8 Makes Us Stay Home: Vacation

Vacation (2015), the reboot of the Vacation movies starring Chevy Chase, stars Ed Helms who plays a grown-up Rusty Griswold. Like his father before him, Rusty gathers up his wife and kids for a family road trip to the Walley World theme park. But of course, as The New York Times points out, at every turn, something goes wrong, mistakes and blunders are made, and a "wholesome" family vacation turns into a nightmare full of laughs. It makes us never want to take a vacation trip with our family.

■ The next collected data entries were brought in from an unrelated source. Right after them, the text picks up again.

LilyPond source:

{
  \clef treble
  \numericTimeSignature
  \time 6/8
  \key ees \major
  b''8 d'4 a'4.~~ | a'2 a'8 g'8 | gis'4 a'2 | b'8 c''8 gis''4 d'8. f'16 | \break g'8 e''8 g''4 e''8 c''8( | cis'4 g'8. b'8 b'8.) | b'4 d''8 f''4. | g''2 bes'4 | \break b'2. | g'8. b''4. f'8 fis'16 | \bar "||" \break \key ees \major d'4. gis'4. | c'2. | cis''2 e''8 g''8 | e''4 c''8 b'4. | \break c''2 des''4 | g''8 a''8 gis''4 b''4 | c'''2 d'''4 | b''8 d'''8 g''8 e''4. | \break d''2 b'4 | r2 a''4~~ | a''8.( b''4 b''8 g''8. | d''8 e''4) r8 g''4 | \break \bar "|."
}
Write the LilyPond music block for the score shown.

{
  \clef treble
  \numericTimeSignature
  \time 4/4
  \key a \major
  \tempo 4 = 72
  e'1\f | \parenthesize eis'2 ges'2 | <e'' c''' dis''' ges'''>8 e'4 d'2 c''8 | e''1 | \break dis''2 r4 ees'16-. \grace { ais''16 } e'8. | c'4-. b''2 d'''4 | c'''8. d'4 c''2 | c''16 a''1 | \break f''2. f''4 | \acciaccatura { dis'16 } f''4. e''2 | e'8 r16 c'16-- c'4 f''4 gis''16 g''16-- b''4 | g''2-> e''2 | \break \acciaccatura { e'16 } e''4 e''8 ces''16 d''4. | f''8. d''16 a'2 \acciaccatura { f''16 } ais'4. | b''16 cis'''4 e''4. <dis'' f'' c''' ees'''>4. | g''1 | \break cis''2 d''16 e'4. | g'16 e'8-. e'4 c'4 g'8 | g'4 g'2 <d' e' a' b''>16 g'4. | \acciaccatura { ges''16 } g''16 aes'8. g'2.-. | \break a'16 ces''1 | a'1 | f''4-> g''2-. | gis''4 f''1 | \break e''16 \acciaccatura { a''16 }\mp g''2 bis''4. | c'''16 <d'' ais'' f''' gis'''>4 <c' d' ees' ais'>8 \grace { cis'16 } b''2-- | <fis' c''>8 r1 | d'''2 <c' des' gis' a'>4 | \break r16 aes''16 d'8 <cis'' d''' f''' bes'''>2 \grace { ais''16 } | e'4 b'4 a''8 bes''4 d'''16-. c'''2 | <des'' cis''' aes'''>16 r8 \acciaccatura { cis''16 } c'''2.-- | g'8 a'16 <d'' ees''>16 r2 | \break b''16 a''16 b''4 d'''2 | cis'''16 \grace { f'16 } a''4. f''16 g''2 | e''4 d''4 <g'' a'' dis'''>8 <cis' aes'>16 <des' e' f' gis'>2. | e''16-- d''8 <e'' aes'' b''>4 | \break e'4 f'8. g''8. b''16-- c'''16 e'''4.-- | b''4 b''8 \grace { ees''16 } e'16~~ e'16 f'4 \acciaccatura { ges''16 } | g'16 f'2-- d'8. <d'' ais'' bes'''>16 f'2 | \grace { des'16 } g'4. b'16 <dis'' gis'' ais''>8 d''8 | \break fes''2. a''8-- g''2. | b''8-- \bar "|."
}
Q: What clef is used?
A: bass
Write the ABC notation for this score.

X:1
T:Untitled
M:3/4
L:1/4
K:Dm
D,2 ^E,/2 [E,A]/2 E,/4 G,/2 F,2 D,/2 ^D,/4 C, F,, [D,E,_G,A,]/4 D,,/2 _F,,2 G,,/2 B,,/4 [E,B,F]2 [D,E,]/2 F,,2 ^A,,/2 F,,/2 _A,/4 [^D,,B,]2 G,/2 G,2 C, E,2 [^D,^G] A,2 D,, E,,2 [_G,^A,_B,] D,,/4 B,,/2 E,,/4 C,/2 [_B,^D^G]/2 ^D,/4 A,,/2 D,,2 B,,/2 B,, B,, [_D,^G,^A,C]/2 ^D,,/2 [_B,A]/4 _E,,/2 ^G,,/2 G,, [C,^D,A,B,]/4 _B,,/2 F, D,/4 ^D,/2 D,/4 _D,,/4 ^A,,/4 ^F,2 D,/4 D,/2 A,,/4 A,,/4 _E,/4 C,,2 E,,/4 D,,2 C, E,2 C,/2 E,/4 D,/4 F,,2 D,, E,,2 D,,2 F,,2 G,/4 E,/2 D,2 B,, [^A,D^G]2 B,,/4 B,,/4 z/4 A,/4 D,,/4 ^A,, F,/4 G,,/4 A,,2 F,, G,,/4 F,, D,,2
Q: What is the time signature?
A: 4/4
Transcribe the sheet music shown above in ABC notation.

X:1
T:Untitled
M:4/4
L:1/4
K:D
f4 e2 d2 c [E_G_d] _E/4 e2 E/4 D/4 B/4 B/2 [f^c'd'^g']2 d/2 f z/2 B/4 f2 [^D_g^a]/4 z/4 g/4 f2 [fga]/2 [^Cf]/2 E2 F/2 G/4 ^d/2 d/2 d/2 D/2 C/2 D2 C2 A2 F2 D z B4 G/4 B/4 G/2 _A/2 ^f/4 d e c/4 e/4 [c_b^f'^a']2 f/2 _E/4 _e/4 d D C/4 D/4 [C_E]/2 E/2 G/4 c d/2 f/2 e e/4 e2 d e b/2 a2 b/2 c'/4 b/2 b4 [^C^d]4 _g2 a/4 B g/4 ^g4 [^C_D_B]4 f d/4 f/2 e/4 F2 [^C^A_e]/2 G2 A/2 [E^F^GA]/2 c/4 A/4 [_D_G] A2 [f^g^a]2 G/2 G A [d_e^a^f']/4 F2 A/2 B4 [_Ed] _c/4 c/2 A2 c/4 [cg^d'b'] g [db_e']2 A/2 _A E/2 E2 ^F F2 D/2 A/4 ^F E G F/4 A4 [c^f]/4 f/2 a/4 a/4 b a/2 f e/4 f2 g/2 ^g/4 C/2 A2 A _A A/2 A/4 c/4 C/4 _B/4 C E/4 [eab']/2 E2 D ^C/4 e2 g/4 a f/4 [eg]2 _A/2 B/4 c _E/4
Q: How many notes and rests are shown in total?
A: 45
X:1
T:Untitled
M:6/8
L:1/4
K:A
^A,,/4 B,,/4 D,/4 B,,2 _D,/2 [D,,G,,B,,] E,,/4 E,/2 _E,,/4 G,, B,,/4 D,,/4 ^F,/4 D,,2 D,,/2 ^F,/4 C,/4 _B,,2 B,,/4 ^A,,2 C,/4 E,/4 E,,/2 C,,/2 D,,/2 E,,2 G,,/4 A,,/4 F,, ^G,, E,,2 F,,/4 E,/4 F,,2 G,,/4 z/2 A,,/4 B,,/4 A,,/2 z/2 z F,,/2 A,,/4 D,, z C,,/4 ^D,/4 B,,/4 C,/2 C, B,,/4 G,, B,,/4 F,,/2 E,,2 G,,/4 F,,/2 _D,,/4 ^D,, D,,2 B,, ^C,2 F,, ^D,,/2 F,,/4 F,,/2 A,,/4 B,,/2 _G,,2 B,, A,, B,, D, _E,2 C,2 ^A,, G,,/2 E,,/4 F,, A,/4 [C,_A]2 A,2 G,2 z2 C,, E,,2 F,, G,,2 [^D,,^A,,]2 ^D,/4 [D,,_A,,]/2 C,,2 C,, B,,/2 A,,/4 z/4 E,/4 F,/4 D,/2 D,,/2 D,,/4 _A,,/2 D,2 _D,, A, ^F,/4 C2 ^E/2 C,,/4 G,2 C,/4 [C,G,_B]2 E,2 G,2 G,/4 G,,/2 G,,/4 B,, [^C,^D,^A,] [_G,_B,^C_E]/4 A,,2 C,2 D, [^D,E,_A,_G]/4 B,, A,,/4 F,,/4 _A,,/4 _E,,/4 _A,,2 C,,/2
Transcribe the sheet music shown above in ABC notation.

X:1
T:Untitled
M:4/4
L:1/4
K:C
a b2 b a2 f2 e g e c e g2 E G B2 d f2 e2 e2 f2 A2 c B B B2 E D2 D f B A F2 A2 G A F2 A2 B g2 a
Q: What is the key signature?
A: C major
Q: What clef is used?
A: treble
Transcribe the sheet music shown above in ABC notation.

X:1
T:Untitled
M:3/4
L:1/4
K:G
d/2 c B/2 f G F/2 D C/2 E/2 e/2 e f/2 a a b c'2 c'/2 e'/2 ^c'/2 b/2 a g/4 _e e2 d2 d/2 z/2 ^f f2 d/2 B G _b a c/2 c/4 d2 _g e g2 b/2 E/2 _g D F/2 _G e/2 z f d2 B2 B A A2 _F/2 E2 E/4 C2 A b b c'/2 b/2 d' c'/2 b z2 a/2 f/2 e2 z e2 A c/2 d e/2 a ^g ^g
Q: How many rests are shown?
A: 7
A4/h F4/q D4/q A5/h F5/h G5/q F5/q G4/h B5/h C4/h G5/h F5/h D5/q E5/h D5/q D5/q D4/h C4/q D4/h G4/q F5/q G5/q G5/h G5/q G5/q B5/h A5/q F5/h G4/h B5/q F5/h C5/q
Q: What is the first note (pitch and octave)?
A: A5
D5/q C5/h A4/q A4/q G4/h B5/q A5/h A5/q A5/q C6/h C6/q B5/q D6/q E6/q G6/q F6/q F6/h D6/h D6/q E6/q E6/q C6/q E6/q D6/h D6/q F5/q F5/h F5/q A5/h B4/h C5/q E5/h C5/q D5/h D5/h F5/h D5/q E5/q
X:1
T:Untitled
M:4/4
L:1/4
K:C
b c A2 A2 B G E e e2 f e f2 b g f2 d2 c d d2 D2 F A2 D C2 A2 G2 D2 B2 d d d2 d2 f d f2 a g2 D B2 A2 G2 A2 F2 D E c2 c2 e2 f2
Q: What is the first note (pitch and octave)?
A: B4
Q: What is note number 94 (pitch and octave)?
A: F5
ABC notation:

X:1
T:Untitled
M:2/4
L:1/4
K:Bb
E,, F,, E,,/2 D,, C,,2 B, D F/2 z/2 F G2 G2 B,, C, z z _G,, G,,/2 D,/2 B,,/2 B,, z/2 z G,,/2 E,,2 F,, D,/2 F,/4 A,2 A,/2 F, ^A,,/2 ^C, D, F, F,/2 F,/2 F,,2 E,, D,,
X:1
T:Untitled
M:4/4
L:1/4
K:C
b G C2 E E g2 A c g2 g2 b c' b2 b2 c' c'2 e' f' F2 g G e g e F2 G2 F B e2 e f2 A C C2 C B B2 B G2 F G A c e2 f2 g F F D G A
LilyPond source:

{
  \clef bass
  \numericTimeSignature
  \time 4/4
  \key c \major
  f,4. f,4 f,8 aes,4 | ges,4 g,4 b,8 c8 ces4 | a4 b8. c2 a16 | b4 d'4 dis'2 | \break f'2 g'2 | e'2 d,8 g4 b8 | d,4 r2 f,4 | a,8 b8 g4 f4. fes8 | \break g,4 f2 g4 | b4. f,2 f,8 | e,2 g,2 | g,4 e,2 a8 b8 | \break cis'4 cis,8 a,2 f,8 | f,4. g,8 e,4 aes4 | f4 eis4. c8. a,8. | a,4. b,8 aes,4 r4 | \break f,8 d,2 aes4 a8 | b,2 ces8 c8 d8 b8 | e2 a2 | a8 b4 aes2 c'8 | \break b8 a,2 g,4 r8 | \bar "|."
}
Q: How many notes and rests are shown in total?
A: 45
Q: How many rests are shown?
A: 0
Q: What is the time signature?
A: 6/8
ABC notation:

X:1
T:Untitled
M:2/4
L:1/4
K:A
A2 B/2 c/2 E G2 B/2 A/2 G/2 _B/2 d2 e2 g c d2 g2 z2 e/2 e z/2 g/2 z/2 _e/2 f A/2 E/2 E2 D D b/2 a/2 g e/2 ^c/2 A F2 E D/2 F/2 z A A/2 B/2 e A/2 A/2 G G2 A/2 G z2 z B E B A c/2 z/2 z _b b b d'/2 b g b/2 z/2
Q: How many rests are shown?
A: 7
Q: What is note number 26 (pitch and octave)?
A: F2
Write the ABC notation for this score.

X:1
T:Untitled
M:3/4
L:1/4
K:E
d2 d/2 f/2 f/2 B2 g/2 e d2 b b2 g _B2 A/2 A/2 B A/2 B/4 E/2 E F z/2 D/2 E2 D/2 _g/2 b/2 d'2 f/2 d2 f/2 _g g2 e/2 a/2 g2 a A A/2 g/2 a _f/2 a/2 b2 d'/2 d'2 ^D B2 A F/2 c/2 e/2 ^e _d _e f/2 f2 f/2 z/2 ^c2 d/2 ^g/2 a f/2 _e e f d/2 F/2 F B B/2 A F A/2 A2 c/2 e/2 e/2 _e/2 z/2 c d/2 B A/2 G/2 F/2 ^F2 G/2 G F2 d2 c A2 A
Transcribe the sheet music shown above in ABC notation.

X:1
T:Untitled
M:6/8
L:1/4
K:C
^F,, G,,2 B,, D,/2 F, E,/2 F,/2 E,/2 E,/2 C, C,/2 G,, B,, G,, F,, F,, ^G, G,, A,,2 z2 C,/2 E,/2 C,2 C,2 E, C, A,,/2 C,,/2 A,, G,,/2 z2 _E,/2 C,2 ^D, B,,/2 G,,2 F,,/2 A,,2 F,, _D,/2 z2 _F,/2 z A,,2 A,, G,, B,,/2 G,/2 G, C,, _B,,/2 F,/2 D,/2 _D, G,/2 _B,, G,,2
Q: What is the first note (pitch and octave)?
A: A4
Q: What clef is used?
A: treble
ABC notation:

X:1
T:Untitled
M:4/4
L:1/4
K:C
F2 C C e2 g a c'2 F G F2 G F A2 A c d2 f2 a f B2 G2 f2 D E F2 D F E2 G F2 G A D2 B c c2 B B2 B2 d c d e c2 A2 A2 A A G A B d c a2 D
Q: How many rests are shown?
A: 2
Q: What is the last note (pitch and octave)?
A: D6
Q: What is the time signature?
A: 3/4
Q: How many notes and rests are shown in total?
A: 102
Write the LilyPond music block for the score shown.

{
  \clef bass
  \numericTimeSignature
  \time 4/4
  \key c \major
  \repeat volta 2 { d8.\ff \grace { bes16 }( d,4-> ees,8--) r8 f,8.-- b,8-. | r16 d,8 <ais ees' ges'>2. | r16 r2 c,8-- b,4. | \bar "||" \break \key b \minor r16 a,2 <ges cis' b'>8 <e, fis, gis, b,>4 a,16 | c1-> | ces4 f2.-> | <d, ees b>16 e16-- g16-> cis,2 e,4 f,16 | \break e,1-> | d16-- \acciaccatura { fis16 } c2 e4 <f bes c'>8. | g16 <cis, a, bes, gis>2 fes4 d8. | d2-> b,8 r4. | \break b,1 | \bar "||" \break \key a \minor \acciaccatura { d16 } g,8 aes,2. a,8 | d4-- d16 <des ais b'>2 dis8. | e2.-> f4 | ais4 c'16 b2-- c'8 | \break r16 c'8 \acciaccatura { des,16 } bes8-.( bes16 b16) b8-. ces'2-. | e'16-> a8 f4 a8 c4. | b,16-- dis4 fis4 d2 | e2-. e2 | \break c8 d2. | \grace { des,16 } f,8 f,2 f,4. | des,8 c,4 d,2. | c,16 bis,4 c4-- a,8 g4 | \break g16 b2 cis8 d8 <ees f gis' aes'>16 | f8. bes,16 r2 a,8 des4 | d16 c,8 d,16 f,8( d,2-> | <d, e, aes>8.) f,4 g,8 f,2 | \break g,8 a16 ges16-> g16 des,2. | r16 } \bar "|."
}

7 Makes Us Travel: Julie and Julia

Julie and Julia is often considered the ultimate foodie movie because it shows, in loving detail, two women cooking French food. But it's also a travel movie, according to A Traveler's Library. It shifts from the past, where Julia Child is in Paris and enrolls in a cooking school, to the present, where blogger Julie Powell decides to cook her way through Julia Child's cookbook in New York. The Paris we see is a place we want to travel to immediately, as Meryl Streep, who plays Child, does a great job of showing us how she falls in love with Paris as if it were the only desirable city in the world.

6 Makes Us Travel: Out Of Africa

In Out of Africa, set in 20th century colonial Kenya, a married Danish baroness (Meryl Streep) has a love affair with a big-game hunter (Robert Redford) that is doomed from the start. It is one for the books because the Oscar-winning cinematography captures Africa in a sweeping and epic way, making you want to travel there so you too can visit the Shaba National Game Reserve, Ngong Hills, and the African savannas. According to The Telegraph, it's the film that made us fall in love with Kenya.